Hedin Mobility Group saw its operational earnings and net profit fall during the third quarter.
The Swedish car dealership outfit – which last month pulled out of a joint bid with Penske to buy Pendragon – said that during the three months to September 30, its year-on-year operational earnings went down by 33m Swedish crowns (£2.5m) from 489m crowns (£37.5m) to 456m crowns (£35m).
Meanwhile, its net profit for the period plummeted by 27% from 379m crowns (£29m) to 278m crowns (£21.3m), it said in a newly published report.
That was on net sales that rose by 56% from 12.957bn crowns (£991.6m) to 20.25bn crowns (£1.55bn), although Hedin said that once they were adjusted for acquisitions and exchange rate changes, they went up by 14% for comparable units.
Its margins were similarly squeezed, dropping by half a percentage point to 3.1% over the three months, with the blame levelled at lower volumes, currency effects and start-up costs in its new distribution operations and market establishments.
In its interim report for January 1 to the end of September, the group posted a net profit fall from 1.402bn crowns (£107.4m) to 830m crowns (£63.6m) for the nine months.
Operational earnings dropped from 1.363bn crowns (£104.4m) to 1.206bn crowns (£92.36m).
Net sales rose by 65% from 35.075bn crowns (£2.69bn) to 57,703bn crowns (£4.4bn), although once adjusted for acquisitions and exchange rate changes, it was also a 14% increase for comparable units.
As the largest shareholder in Pendragon, the group said it’ll receive a dividend of some £95m after the sale of Pendragon to Lithia Motors is completed.
Its shareholding in Pendragon is expected to drop to some 23% as a result of the takeover, it said.
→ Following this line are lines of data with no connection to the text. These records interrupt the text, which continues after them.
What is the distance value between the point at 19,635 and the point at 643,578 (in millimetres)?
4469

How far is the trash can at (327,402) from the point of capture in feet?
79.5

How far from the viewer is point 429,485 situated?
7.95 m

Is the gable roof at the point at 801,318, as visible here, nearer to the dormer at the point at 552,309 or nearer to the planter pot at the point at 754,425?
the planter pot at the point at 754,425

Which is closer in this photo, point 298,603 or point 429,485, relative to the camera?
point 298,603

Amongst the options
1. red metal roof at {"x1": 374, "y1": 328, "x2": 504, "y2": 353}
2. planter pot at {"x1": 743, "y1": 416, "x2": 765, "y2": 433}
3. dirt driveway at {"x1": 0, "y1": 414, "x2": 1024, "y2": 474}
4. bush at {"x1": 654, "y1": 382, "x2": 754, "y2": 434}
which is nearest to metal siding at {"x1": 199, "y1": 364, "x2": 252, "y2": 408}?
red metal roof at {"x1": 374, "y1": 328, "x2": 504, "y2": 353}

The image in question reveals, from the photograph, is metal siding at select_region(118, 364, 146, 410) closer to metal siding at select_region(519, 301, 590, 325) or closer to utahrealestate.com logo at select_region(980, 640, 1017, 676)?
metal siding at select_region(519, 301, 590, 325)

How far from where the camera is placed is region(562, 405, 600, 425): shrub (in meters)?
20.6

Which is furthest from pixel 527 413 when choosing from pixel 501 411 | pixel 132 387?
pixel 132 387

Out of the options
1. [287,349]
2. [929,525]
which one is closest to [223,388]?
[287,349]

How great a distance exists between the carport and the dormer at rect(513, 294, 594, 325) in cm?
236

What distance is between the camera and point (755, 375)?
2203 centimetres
It currently holds 26% of Pendragon’s stock.
Hedin has been looking to expand in the UK, buying the Stephen James Group in the summer, pictured, which saw it bolster its position as one of Europe’s largest retailers of BMW and Mini.
That followed its purchase of four Mercedes-Benz dealerships in London in April plus its announcement in June that it was looking to raise some £110m for future acquisitions.
Commenting on the latest results, CEO Anders Hedin said: ‘We continue to grow organically in the third quarter.
‘Adjusted for acquisitions and other items affecting comparability, net sales increased by 14% year-on-year both in the third quarter and in the first nine months.
‘However, margins continue to be squeezed by lower volumes, currency effects and start-up costs in our new distribution operations and market establishments.
‘In the short term, we are working intensively on various initiatives to increase volumes and profitability.
‘In the longer term, we are convinced that with our broad operations and geographical presence we are well positioned to take advantage of the opportunities that tomorrow’s mobility business will bring.’
He added: ‘We are fully focused on developing our wholly owned business in the UK…to grow in this significant market.
‘Since August, we represent Mercedes-Benz, Smart, BMW and Mini with a total of 14 sales points and nine workshops in the London region.’
Hedin said: ‘Demand in several of our markets remains weak, but despite the economic situation, order intake increased slightly compared to the previous quarter.
‘The order book remains large, although it decreased during the quarter as supply has improved. At the end of the quarter, we had an order backlog totalling approximately 33,000 vehicles.’